As I’ve mentioned previously, top prospects tend to be a rare breed at the Triple-A level. Triple-A players tend to be guys about which we have a pretty good idea, and if they’re really good prospects, they probably aren’t long for the level. So when a night features two top prospects on the mound, it’s a good idea to go. This time meant seeing Adam Morgan from the Phillies organization and Daniel Corcino of the Reds organization.
Let’s start with Morgan. He has a lean frame, and I’d say he might even be a touch taller than his six-foot-one-inch listing. His delivery is pretty standard, but he does have a slight crossfire delivery. The landing is a bit stiff, cutting him off a bit, and I think it’s part of the reason he pitches up in the zone, inducing a lot of fly balls. The lefty does repeat the delivery well, but I’d like to see him stay more on line with the plate.

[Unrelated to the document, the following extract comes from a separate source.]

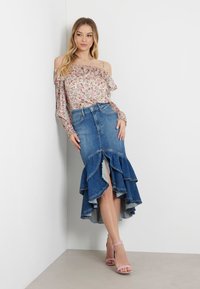 Blomstret off-shoulder bluse med flæserærmer, parret med en højtaljet denimnederdel med tierede flæser og en forretningsslids. Lyserøde hæle.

Moving on to his stuff, the fastball was mostly 92 mph-to-93 mph, and he was able to maintain the velocity throughout his appearance. The downside is that it didn’t have significant movement, and if he’s going to pitch up in Citizens Bank Park, I worry about that being a problem. To keep batters off his fastball, Morgan adds three solid pitches in a curveball, change, and slider. The curveball and change-up were his best pitches in this one. The curve was 73 mph-to-77 mph and had good downward break that missed a few bats, and the change-up was in the low-80s with some sink and tail, also getting a few swings-and-misses. Morgan’s slider wasn’t as good, sitting 83 mph-to-85 mph with solid depth and horizontal movement, but he was inducing more soft contact than misses with it. It is a solid arsenal, but I didn’t see a pitch that I thought would miss a lot of bats at the next level.
Daniel Corcino elicits some Jose Cueto comparisons, and looking from a physical standpoint, I see some similarities. Corcino is on the shorter side but is solidly built, especially strong in the legs. His delivery is a bit of a mess, though. As he turns and faces third base, he turns past perpendicular with third base – another Cueto similarity – but his back bends backward toward first base like a backslash – / – from the catcher’s perspective. When he begins coming forward, he seemed to have trouble recovering his balance enough to throw quality strikes. He has never thrown a lot of strikes in his career outside of 2011, and until he straightens out the balance portion of his delivery, he might continue having those problems.
The stuff was a little underwhelming as well. He threw two variations of fastballs. The four-seamer sat in the same range as Morgan’s, but he did hit 94 and 95 mph with it a few times. The second fastball was a two-seamer that sat 89 mph-to-91 mph, and it had some promising bite to it, breaking a couple bats. Besides the fastball, I was expecting a better change-up that would elicit more Cueto comparisons, but he didn’t seem to have a great feel for it that night. He hung a few and threw a few decent ones, but he didn’t miss a bat with one. His slider, however, did miss a few bats at 84 mph-to-85 mph with mostly horizontal movement, but it needs some tightening to miss bats at the next level.
Both pitchers have had a rough start to 2013. Morgan has a 4.97 ERA and 4.83 FIP, and Corcino has been even worse with a 7.20 ERA and 5.23 FIP. The real marker of trouble, however, is in the strikeout rates.
Morgan struck out almost 29% of High-A hitters last season before seeing that drop to 20% at Double-A. It has been 15.6% this season. The positive is that Morgan is still throwing strikes, but his lack of an out pitch seems to be catching up with him. His assortment of pitches and ability to throw strikes with them was enough to befuddle A-ball hitters, but he’ll need a little more work in Triple-A this season. He’s only 23-years old, and he has some time to improve the secondary pitches. But as of right now, he’s more of a 4 or 5 instead of a 3.
Corcino has seen a similar drop in strikeout rate. After obliterating A-ball in 2011 with a 27% strikeout rate and a 6% walk rate that was 4% lower than any other year, Corcino’s K rate dropped to 21% in Double-A, and it has dropped to 16% this season. Even more troubling is that the walk rate is up to 10-11%. Corcino is just 22-years old and six months younger than Morgan, but he’s also not big-league ready at the moment.
It’s good to remember that these pitchers are still young, and we’ve only seen their first month and a half at Triple-A. Their strikeout rates are heading in the wrong direction, but they are still developing and adjusting to the fact that they can’t just blow it past better hitters. As of this viewing, I would peg both as being closer to 4/5 pitchers. Morgan could use a grade improvement in one of his secondary offerings, and Corcino needs to improve his control and command along with a reappearance of the change-up that had evaluators buzzing a year or so ago.